TAREFAS DO EXERCÍCIO:
(1) Transcreva do trecho para leitura tudo o que vai de "Ainda acredito ser" até "pregão de ontem.".
(2) Indique se cada afirmação a seguir está de acordo com o trecho para leitura, respondendo sim ou não e citando literalmente as palavras do trecho que decidem a questão. (a) As ações do JPMorgan Chase caíram 6%. (b) As ações financeiras do S&P 500 caíram 4,1% na quinta-feira. (c) O SVB Financial Group é controlado pelo Silicon Valley Bank.

TRECHO PARA LEITURA:

########

Ainda acredito ser difícil voltar a observar mais ajustes agressivos de 50 pontos-base, mas tudo pode mudar com o dado de hoje e a inflação de terça-feira que vem. Se os dois números superarem as estimativas, há espaço para um tom ainda mais duro neste mês, mesmo com o nervosismo envolvendo o setor de crédito de médio porte nos EUA, depois do colapso de alguns nomes no pregão de ontem.
· 02:37 — O setor bancário americano
Ainda nos EUA, as ações relacionadas a bancos não ajudaram o ânimo do mercado, com JPMorgan Chase e Wells Fargo caindo 5% e 6%, respectivamente. No geral, as ações financeiras do S&P 500 caíram 4,1% na quinta-feira. E o que aconteceu? Bem o SVB Financial Group, controlador do Silicon Valley Bank (o “banco do Vale do Silício”), registrou um grande prejuízo, provocando a venda de ações de grandes bancos dos EUA — a instituição vendeu títulos de sua carteira por um prejuízo de US$ 1,8 bilhão, ao mesmo tempo em que anunciava planos para levantar capital por meio de uma oferta de ações ordinárias e preferenciais. A informação gerou muito pessimismo.

########

(Trechos de um conjunto de dados espaciais)
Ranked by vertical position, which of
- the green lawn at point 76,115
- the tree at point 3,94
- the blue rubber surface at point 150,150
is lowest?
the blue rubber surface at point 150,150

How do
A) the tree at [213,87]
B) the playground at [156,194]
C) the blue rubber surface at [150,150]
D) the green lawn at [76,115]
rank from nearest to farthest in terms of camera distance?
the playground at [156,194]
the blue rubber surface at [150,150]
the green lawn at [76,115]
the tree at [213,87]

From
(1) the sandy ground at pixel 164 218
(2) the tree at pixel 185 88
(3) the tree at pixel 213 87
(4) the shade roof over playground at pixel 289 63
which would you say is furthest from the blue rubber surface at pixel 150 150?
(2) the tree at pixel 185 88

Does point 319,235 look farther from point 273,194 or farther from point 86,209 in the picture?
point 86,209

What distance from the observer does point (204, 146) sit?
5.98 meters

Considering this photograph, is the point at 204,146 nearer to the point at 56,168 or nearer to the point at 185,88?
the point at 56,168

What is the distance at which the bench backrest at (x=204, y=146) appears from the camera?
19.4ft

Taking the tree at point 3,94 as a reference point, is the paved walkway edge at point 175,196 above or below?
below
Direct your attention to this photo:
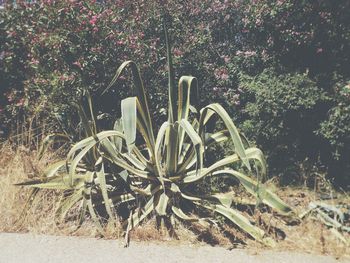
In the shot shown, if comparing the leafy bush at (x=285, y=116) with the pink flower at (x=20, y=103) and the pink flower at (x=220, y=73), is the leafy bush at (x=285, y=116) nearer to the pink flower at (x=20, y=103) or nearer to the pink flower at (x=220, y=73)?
the pink flower at (x=220, y=73)

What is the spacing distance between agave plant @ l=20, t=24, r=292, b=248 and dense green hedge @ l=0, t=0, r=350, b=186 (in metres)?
0.88

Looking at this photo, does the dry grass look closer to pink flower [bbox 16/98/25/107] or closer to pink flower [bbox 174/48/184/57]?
pink flower [bbox 16/98/25/107]

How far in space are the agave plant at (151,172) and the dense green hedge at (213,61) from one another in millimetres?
880

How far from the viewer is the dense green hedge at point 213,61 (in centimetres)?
407

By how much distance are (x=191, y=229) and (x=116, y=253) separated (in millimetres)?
640

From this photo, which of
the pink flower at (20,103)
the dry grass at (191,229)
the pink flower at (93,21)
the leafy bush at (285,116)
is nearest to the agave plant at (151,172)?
the dry grass at (191,229)

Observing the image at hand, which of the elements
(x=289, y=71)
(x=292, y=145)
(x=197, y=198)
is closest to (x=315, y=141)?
(x=292, y=145)

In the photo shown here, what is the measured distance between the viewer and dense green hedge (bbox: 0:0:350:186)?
13.3 feet

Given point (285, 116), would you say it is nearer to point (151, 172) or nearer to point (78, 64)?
point (151, 172)

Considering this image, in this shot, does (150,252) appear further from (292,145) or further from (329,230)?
(292,145)

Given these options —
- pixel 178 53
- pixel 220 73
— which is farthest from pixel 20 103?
pixel 220 73

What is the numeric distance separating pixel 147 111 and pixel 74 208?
1074 millimetres

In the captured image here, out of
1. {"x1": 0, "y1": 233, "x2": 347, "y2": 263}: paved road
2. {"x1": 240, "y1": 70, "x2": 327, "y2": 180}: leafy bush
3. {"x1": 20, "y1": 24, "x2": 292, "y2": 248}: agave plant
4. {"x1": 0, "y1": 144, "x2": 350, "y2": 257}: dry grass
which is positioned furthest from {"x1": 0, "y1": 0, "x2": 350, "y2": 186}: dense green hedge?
{"x1": 0, "y1": 233, "x2": 347, "y2": 263}: paved road

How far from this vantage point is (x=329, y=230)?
320 cm
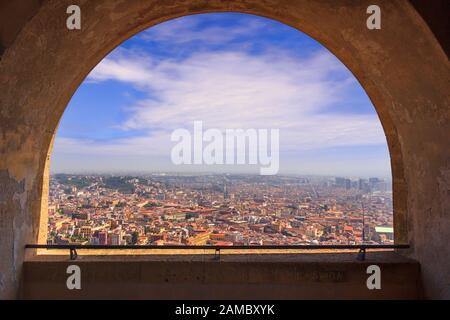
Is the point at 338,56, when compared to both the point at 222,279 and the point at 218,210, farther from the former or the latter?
the point at 222,279

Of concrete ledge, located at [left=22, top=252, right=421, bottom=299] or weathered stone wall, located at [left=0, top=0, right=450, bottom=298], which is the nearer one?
weathered stone wall, located at [left=0, top=0, right=450, bottom=298]

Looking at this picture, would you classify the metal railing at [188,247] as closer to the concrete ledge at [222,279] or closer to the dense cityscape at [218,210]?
the concrete ledge at [222,279]

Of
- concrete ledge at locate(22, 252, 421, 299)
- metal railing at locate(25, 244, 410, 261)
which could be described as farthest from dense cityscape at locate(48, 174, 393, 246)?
concrete ledge at locate(22, 252, 421, 299)

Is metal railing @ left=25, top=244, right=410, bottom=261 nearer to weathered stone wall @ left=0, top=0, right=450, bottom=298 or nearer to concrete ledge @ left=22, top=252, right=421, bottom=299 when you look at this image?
concrete ledge @ left=22, top=252, right=421, bottom=299

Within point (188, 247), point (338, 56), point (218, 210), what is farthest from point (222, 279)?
point (338, 56)

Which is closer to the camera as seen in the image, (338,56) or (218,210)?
(338,56)

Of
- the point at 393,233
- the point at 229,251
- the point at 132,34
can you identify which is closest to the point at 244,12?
the point at 132,34
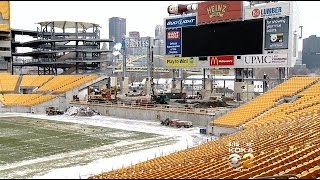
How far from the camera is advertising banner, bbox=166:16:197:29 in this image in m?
34.6

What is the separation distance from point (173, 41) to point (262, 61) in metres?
8.91

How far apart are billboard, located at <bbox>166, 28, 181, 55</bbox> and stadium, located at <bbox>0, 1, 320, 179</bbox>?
3.7 inches

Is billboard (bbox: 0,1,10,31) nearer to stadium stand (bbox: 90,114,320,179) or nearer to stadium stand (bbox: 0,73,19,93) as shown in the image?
stadium stand (bbox: 0,73,19,93)

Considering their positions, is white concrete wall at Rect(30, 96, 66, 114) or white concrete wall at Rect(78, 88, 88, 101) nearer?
white concrete wall at Rect(30, 96, 66, 114)

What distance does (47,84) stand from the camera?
4891 centimetres

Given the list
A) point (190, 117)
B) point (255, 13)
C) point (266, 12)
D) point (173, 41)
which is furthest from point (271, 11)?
point (190, 117)

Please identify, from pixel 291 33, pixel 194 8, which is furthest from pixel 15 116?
pixel 291 33

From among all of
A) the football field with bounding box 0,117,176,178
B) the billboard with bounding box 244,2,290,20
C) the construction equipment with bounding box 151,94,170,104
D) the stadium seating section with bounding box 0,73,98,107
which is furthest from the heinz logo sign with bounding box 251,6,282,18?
the stadium seating section with bounding box 0,73,98,107

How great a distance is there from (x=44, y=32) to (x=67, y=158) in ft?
161

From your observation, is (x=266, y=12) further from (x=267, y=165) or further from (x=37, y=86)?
(x=37, y=86)

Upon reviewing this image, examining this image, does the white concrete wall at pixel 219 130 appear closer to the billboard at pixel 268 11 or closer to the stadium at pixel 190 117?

########

RESPOSTAS DO EXERCÍCIO:
(1)
Ainda acredito ser difícil voltar a observar mais ajustes agressivos de 50 pontos-base, mas tudo pode mudar com o dado de hoje e a inflação de terça-feira que vem. Se os dois números superarem as estimativas, há espaço para um tom ainda mais duro neste mês, mesmo com o nervosismo envolvendo o setor de crédito de médio porte nos EUA, depois do colapso de alguns nomes no pregão de ontem.

(2)
(a) Não: "com JPMorgan Chase e Wells Fargo caindo 5% e 6%, respectivamente"
(b) Sim: "No geral, as ações financeiras do S&P 500 caíram 4,1% na quinta-feira"
(c) Não: "o SVB Financial Group, controlador do Silicon Valley Bank"